• _Text section_:
=======

Destiny of the Republic - By Candice Millard Page 0,2

a free moment at the Capitol. The New England Journal of Education had published the proof just the month before, transparently astonished that a member of Congress had written it.

Despite Garfield’s deep admiration for mathematics and the arts, however, he believed that it was science, above all other disciplines, that had achieved the greatest good. “The scientific spirit has cast out the Demons and presented us with Nature, clothed in her right mind and living under the reign of law,” he wrote. “It has given us for the sorceries of the Alchemist, the beautiful laws of chemistry; for the dreams of the Astrologer, the sublime truths of astronomy; for the wild visions of Cosmogony, the monumental records of geology; for the anarchy of Diabolism, the laws of God.”

After his first day at the exposition, back in the Philadelphia home he and his family had rented, Garfield sat down to write in his diary, just as he had done nearly every night of his life for the past twenty-eight years. With characteristic seriousness of purpose, he wrote that the fair would be a “great success in the way of education.” In Garfield’s experience, education was salvation. It had freed him from grinding poverty. It had shaped his mind, forged paths, created opportunities where once there had been none. Education, he knew, led to progress, and progress was his country’s only hope of escaping its own painful past.

In 1876, the United States, still reeling from a devastating civil war and its first presidential assassination, was far from the country it hoped to become, and faced daily reminders of the hard challenges that still lay ahead. While men like Garfield strolled the aisles of Machinery Hall in Philadelphia, marveling at the greatest inventions of the industrial age, George Armstrong Custer and his entire regiment were being slaughtered in Montana by the Northern Plains Indians they had tried to force back onto reservations. As fairgoers stared in amazement at Remington’s typewriter and Thomas Edison’s automatic telegraph system, Wild Bill Hickok was shot to death in a saloon in Deadwood, leaving outlaws like Jesse James and Billy the Kid to terrorize the West. As middle-class families waited patiently in line for their chance to marvel at the Statue of Liberty’s hand, freed slaves throughout the country still faced each day in fear and abject poverty.

=======

• _Given data_:
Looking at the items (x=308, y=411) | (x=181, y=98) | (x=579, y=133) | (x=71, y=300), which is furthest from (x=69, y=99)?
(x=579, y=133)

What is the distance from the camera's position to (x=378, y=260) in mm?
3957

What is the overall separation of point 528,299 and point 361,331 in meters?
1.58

=======

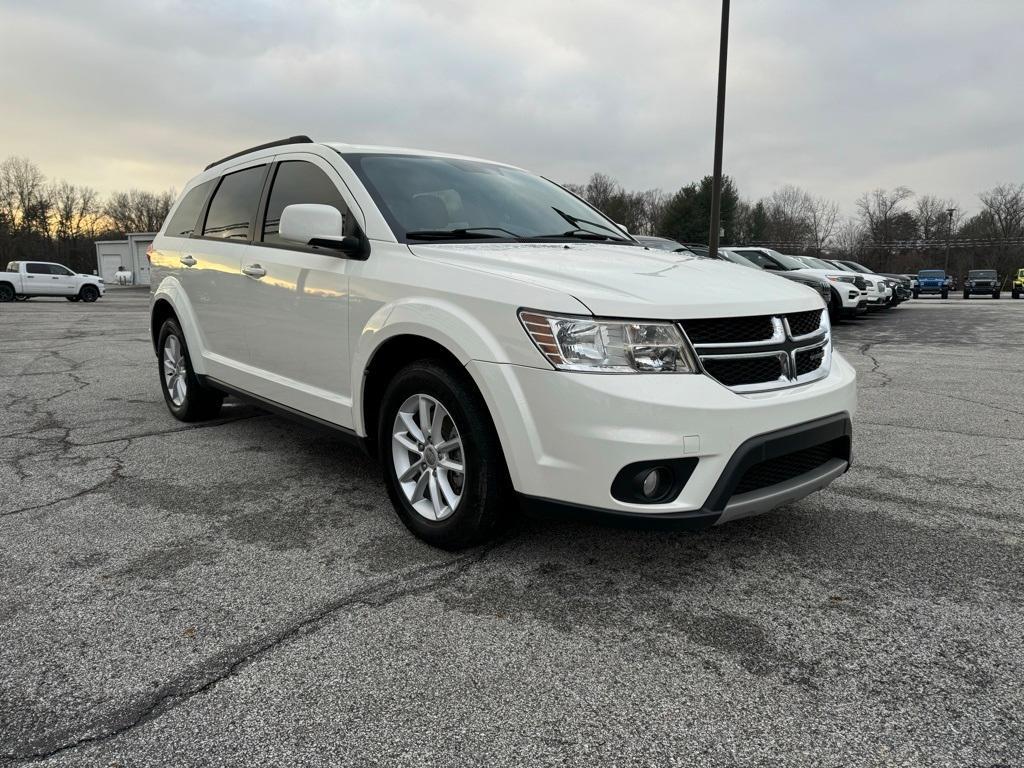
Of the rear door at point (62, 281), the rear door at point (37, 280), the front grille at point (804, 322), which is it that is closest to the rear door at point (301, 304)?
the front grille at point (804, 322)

=======

• _Task item_: Copy everything in the Garfield passage from "a free moment" down to "had written it.", word for word.

• _The completed task_:
a free moment at the Capitol. The New England Journal of Education had published the proof just the month before, transparently astonished that a member of Congress had written it.